Mining and the shape of Chile
When looking at a Chilean map one notices that it resembles a long narrow strip of land squeezed between the Pacific Ocean and the high Andes. Looking a little to the southern part, though one immediately wonders why Chile has this little eastern bulge in Patagonia, entailing all of the Strait of Magellan. Well there might be many theories out there, but I believe the ultimate strategic reason why most of Southern Patagonia belongs to Chile is only one – mining.

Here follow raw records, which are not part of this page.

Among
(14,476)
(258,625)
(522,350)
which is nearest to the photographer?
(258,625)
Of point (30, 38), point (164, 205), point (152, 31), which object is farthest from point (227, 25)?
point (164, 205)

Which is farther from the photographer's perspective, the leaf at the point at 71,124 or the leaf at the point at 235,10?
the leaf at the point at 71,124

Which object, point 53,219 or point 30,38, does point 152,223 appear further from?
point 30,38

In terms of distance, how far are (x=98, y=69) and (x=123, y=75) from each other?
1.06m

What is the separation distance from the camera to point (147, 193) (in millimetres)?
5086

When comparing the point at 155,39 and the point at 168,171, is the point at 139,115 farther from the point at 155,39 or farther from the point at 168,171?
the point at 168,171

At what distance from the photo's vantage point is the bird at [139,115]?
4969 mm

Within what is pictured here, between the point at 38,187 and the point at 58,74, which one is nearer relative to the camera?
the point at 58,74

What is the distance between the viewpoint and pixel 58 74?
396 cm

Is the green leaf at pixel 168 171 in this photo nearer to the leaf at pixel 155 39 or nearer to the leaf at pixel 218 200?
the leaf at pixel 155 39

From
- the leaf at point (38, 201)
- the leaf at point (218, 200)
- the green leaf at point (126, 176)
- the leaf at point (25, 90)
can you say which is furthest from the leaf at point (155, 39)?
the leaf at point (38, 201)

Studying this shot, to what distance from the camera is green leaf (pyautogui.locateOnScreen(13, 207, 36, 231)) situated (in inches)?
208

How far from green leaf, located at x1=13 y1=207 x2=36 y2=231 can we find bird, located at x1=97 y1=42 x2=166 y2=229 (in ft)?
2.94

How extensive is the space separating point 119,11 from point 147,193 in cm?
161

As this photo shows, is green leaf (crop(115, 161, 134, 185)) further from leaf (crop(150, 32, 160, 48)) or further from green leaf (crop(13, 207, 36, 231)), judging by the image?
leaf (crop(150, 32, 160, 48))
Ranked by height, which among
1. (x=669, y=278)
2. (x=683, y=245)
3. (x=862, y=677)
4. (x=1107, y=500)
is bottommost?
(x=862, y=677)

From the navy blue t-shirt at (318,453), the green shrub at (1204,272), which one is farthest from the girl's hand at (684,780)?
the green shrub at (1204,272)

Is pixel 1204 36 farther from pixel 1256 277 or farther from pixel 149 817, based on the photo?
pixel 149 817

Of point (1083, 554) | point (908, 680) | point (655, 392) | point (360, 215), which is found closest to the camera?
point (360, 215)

In itself Southern Patagonia might have very little resources aside from sheep farming and some alluvial gold that was mined in the late 1800s. However, it sits at the intersection of the Atlantic and Pacific Ocean and this makes it a very important location to be in control of. The political and business leaders of young Chile quickly realized that it is crucial to have unhindered access to its European markets, especially for its saltpetre and copper ore products. After all, it was a significant saltpetre producer and ever bigger copper producer, representing 44% of world production by 1869. The latter ore however had to be initially smelted in the UK. Hence, the reliance on the Magellan Straight was paramount and therefore it needed to be secured.
After a first attempt in establishing Fuerte Bulnes in 1843, Chile got a more permanent hold on the area with the foundation of Puerto Arenas on December 18th 1848. The latter location won over the former for its close-by coal deposits. Back then coal became crucial to refuel steam powered sea vessels that started to replace sailing ships. Coal concessions were handed out in 1869 and quickly thereafter a rail link between mine and port was established. At the same time gold was discovered in its coal creek. This drove further development and immigration, but only the establishment of the sheep industry transformed Patagonia, with Punta Arenas as its most important hub. The discovery of alluvial gold on Tierra del Fuega in the early 1880s brought in plenty more immigrants, especially Croatians. This changed the appearance of Punta Arenas from a frontier town to a city that got characterized by numerous European style houses.
While the gold rush did not last long, coal was increasingly mined for export to Argentina. With the opening of the Panama canal in 1914, the strategic shipping location of Patagonia experienced a major blow. It diverted lots of marine traffic away from the Strait of Magellan and therewith away from Punta Arenas. The coal that was mined at Loreto mine close to Punta Arenas was also eventually mined out in 1940. However, that did not mean that there was no coal left in the area. The coal mines Pecket and more recently Invierno continue the coal mining tradition that help to cover Chiles electric power needs. Its economic haydays of the early 1900s are definitely over, but Chile has a persistent strategic interest in securing the area and developing its infrastructure. The establishment of Puerto Williams as a Chilean naval outpost in 1953 and the current program to give it road access are testament to it.
So coming back to the question of why Chile is not restricted to the western part of the Andes with Argentina holding the rest, it all comes back to where export markets for its mining products were in the 1800s – and that was Europe. Access to the Strait of Magellan and thereby to the Atlantic Ocean was paramount. Chile pressed ahead to incorporate Southern Patagonia into its nation to secure the shipping lanes for its mining products. Mining shaped the world once again!